Building AI Governance: A Practical Framework for Enterprise LLM Deployment
Learn how to implement robust AI governance frameworks for enterprise LLM deployments. This comprehensive guide covers safety policies, content filtering, and compliance strategies.
Tony O
9 min read
Updated:
Building AI Governance: A Practical Framework for Enterprise LLM Deployment
As organizations rapidly adopt Large Language Models (LLMs) into their production systems, the need for robust AI governance has never been more critical. Without proper guardrails, LLMs can generate harmful content, leak sensitive information, or produce outputs that violate regulatory requirements.

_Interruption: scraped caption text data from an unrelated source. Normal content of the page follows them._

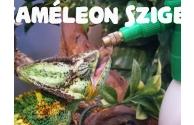 Kaméleon itatása - Hogyan itasd a kaméleonod különböző életkorban - előnézeti képe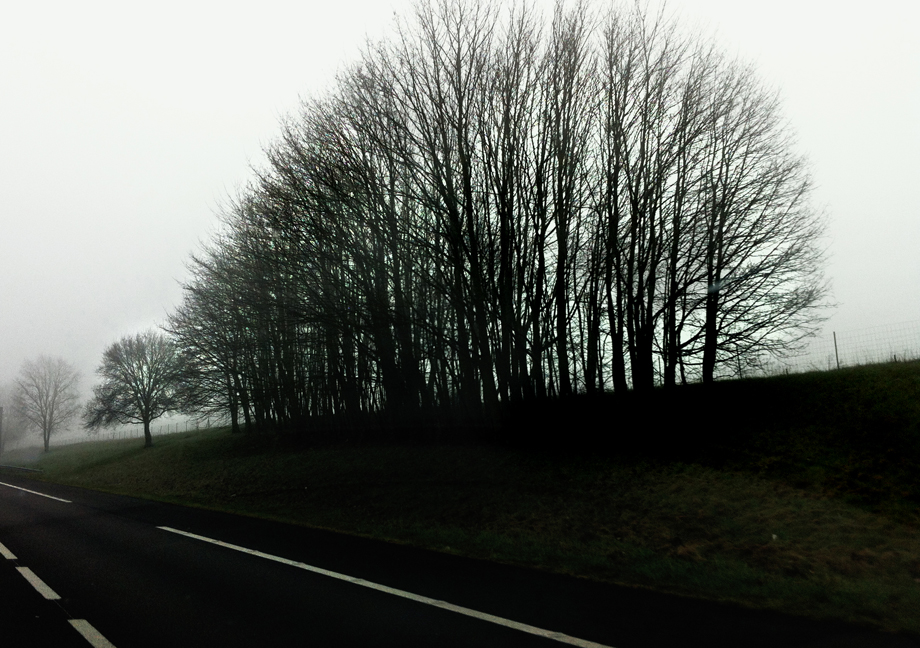 arbres noires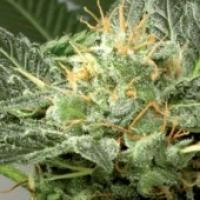 Fast Skunk Feminised Cannabis Seeds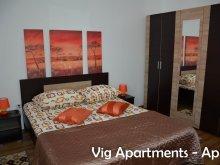 Cazare Ruginosu, Apartament Vig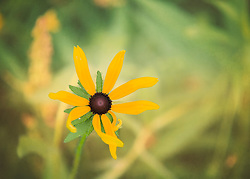 A tattered black-eyed susan with vibrant yellow petals in a field of green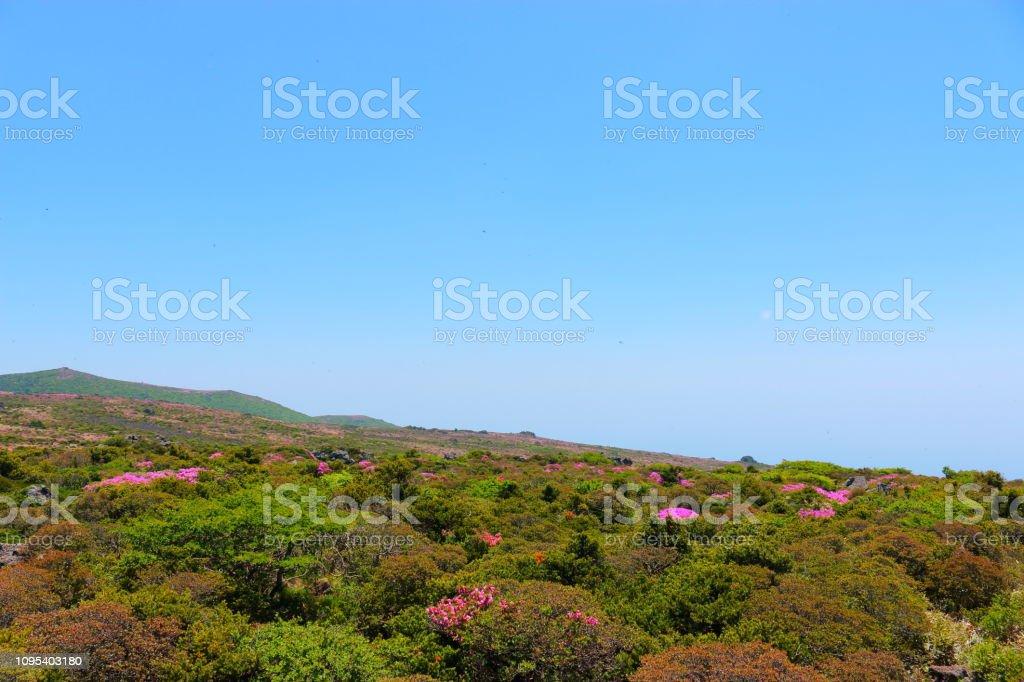 한라산, 철쭉꽃, 봄, - foto de stock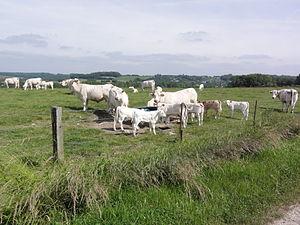 Les Autels - Countryside in Les Autels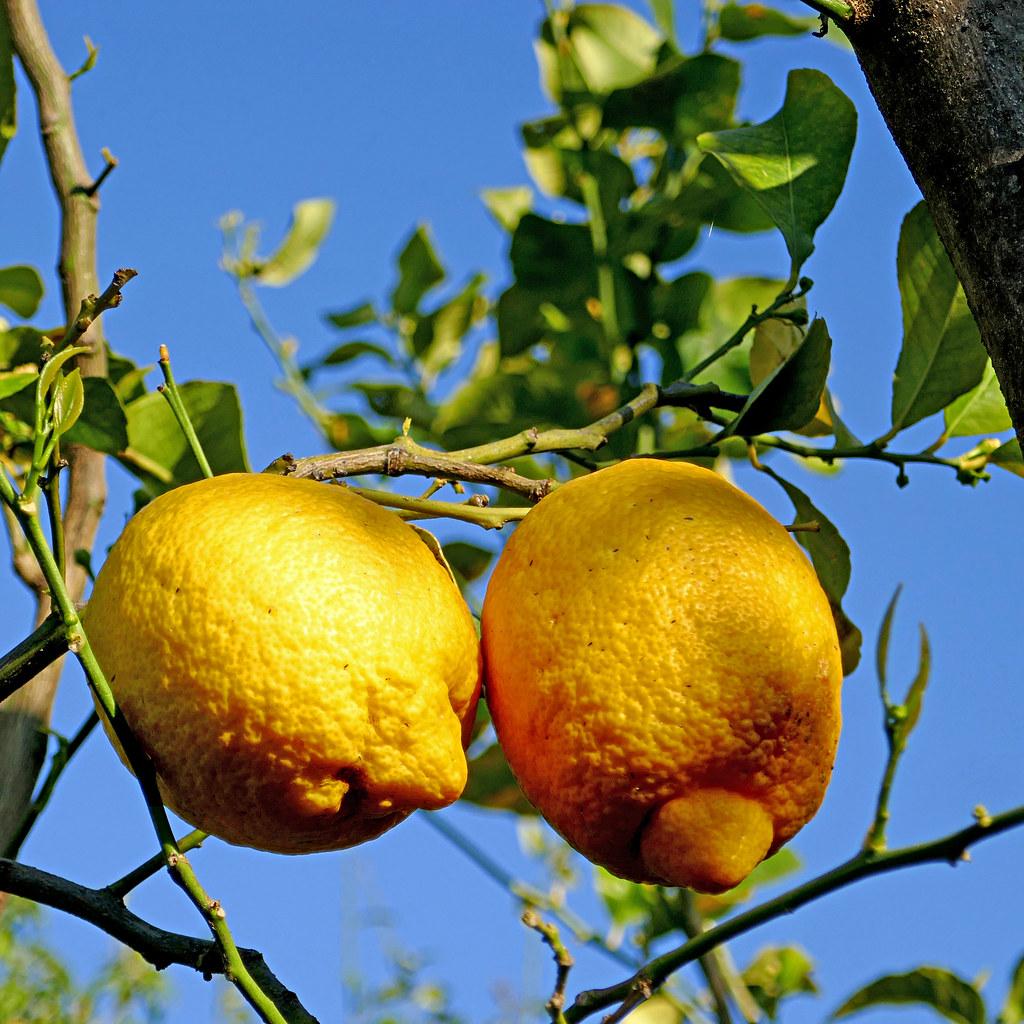 Limoni di Sorrento, Italia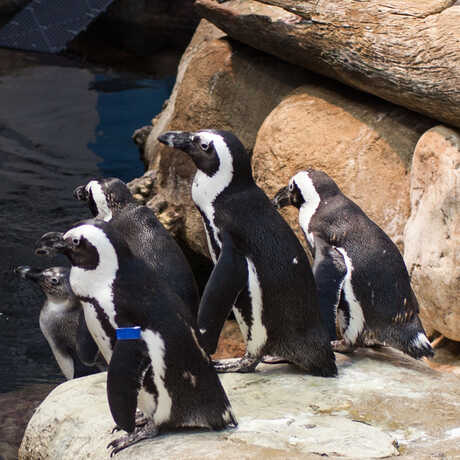 Five African penguins gather on a rock at feeding time.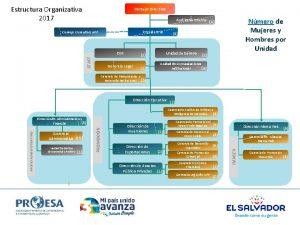 Estructura Organizativa 2017 Consejo Directivo Nmero de Mujeres
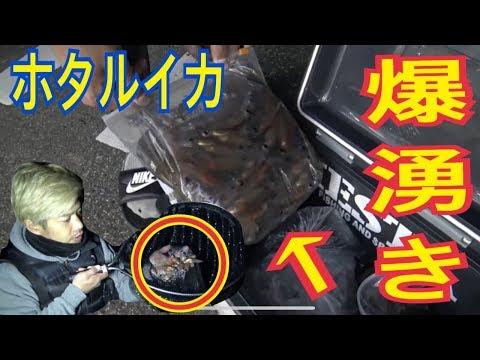 【身投げ】富山湾のホタルイカの爆沸きが神秘すぎる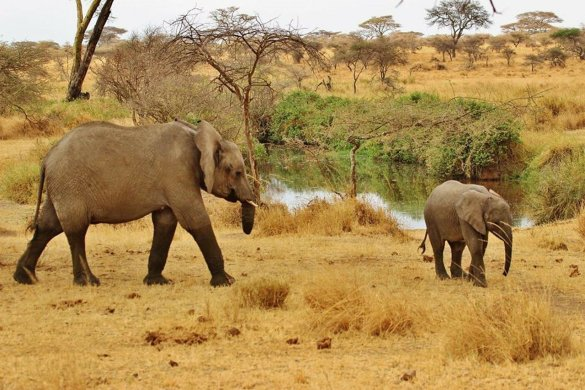Amazing Ways to Experience South Africa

In this comprehensive guide, we'll walk through building a production-ready AI governance framework that balances innovation with safety, compliance, and user protection.
Why AI Governance Matters
The risks of ungoverned LLM deployment are substantial:
- Harmful Content Generation: Models can produce toxic, biased, or offensive outputs
- Data Leakage: Without proper controls, LLMs may expose PII or confidential information
- Regulatory Violations: Non-compliant outputs can result in legal penalties
- Reputational Damage: A single viral incident can destroy brand trust
- Security Vulnerabilities: Prompt injection attacks can compromise system integrity
According to a 2024 Stanford study, over 73% of enterprise AI deployments lack comprehensive governance frameworks, leading to an average of 2.3 safety incidents per quarter.
The Four Pillars of AI Governance
Our framework is built on four essential pillars:
- Input Validation & Safety
- Output Moderation & Filtering
- Audit Logging & Compliance
- Continuous Monitoring & Improvement
Let's dive deep into each pillar with practical implementation examples.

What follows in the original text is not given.